_What this task involves:_ Send back the records exactly as written, with no images.

[Dataset excerpts]
● ● ● ● ●

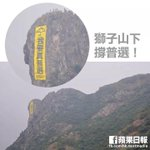 RT @HKFS1958: Huge banner saying I want genuine universal suffrage on Lion Rock Credit: apple daily #occupyhk #umbrellamovement http://t.co/ee5jRQE278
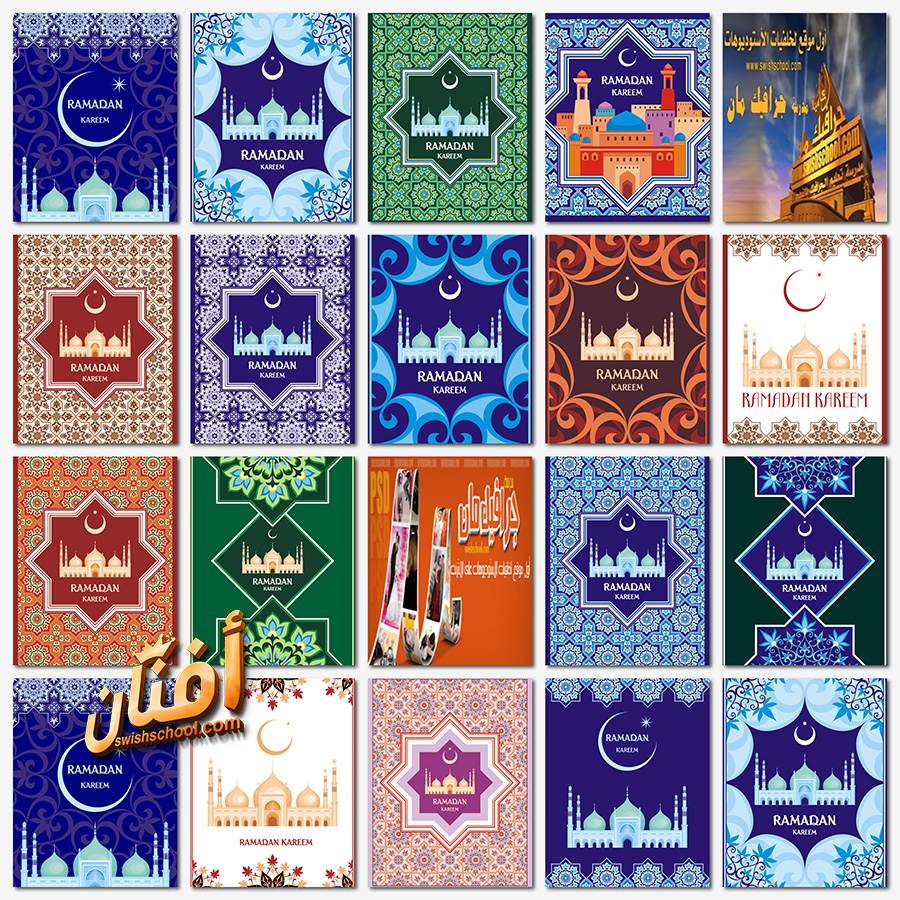 كروت معايده شهر رمضان تصاميم فيكتور عاليه الجوده الليستريتور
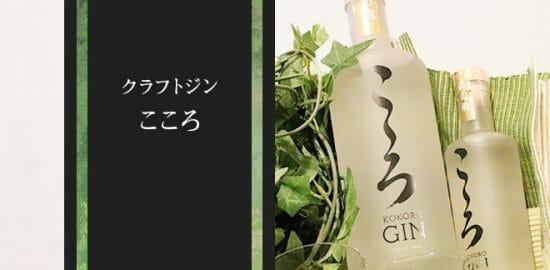 日本の心をもった英国のクラフトジン「こころ」が日本に上陸!その魅力に迫る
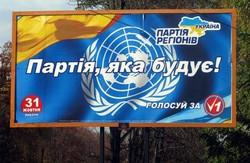 «Регіони» втрачають харківських  регіоналів: хто в центр, хто – «на дрова»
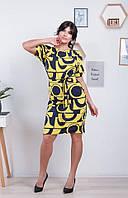 Платье женское летнее. желтое, фото 1
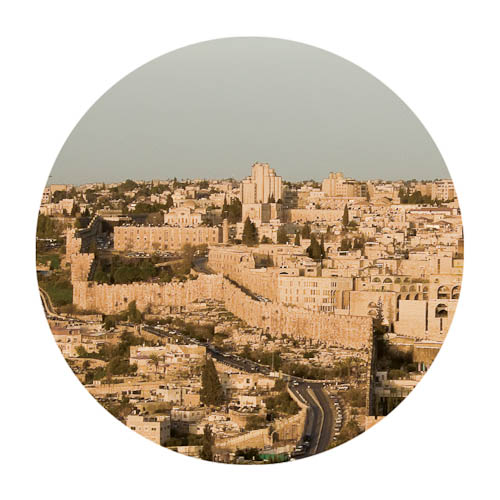Photo of the wall in Jerusalem that separates the old city from the new.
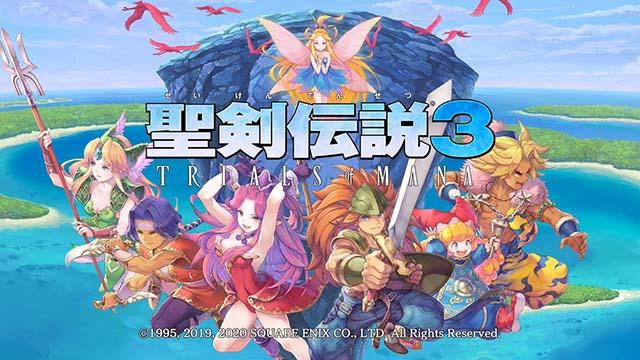 聖剣伝説3 タイトル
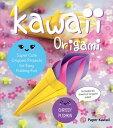 Kawaii Origami: Super Cute Origami Projects for Easy Folding Fun KAWAII ORIGAMI [ Chrissy Pushkin ]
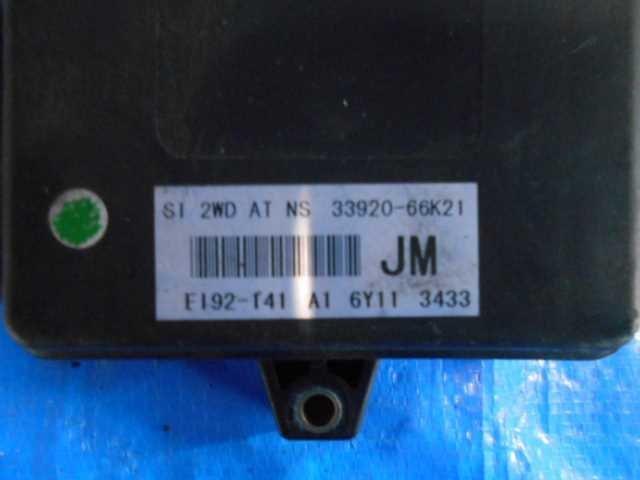 エンジンコンピューター(ENGINE COMPUTER BOX) - セルボ  Ref:SP178049_6310     2/3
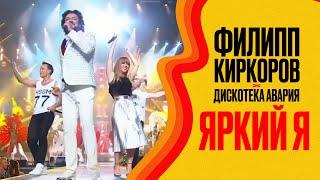 Филипп Киркоров и Дискотека Авария - Яркий Я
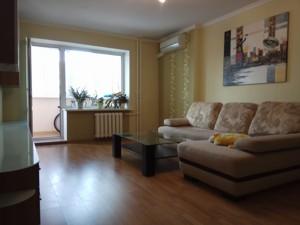 Квартира Бальзака Оноре де, 6, Київ, Z-486346 - Фото3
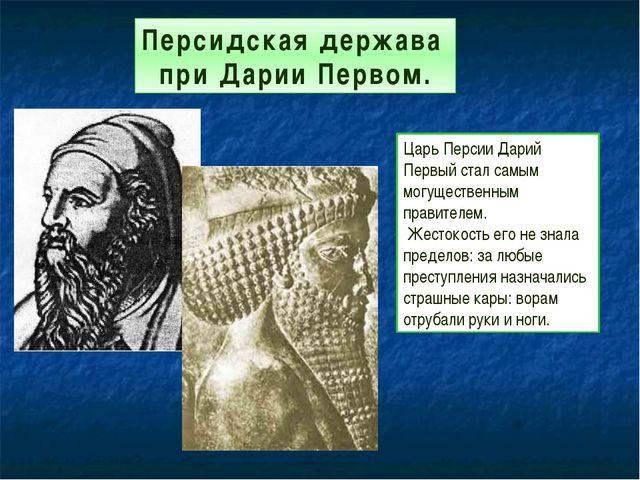 Персидская держава при Дарии Первом. Царь Персии Дарий Первый стал самым могу...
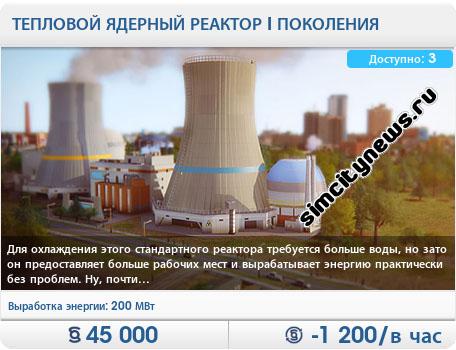 Тепловой ядерный реактор первого поколения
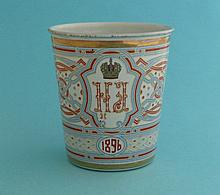 1896 Tsar Nicolas II Coronation: an enamelled metal 'Cup of Sorrow' ,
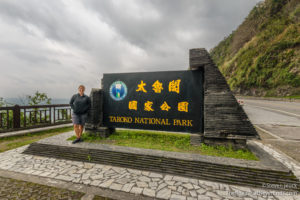 Taroko National Park Entrance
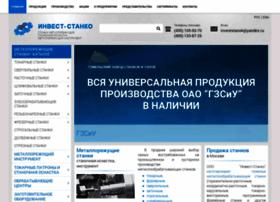 Investstanok.ru thumbnail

● ● ● ● ●

_Answer:_
 RT @HKFS1958: Huge banner saying I want genuine universal suffrage on Lion Rock Credit: apple daily #occupyhk #umbrellamovement http://t.co/ee5jRQE278
 كروت معايده شهر رمضان تصاميم فيكتور عاليه الجوده الليستريتور
 日本の心をもった英国のクラフトジン「こころ」が日本に上陸!その魅力に迫る
 «Регіони» втрачають харківських  регіоналів: хто в центр, хто – «на дрова»
 Платье женское летнее. желтое, фото 1
Photo of the wall in Jerusalem that separates the old city from the new.
 聖剣伝説3 タイトル
 Kawaii Origami: Super Cute Origami Projects for Easy Folding Fun KAWAII ORIGAMI [ Chrissy Pushkin ]
 エンジンコンピューター(ENGINE COMPUTER BOX) - セルボ  Ref:SP178049_6310     2/3
 Филипп Киркоров и Дискотека Авария - Яркий Я
 Квартира Бальзака Оноре де, 6, Київ, Z-486346 - Фото3
 Персидская держава при Дарии Первом. Царь Персии Дарий Первый стал самым могу...
 Тепловой ядерный реактор первого поколения
 1896 Tsar Nicolas II Coronation: an enamelled metal 'Cup of Sorrow' ,
 Taroko National Park Entrance
 Investstanok.ru thumbnail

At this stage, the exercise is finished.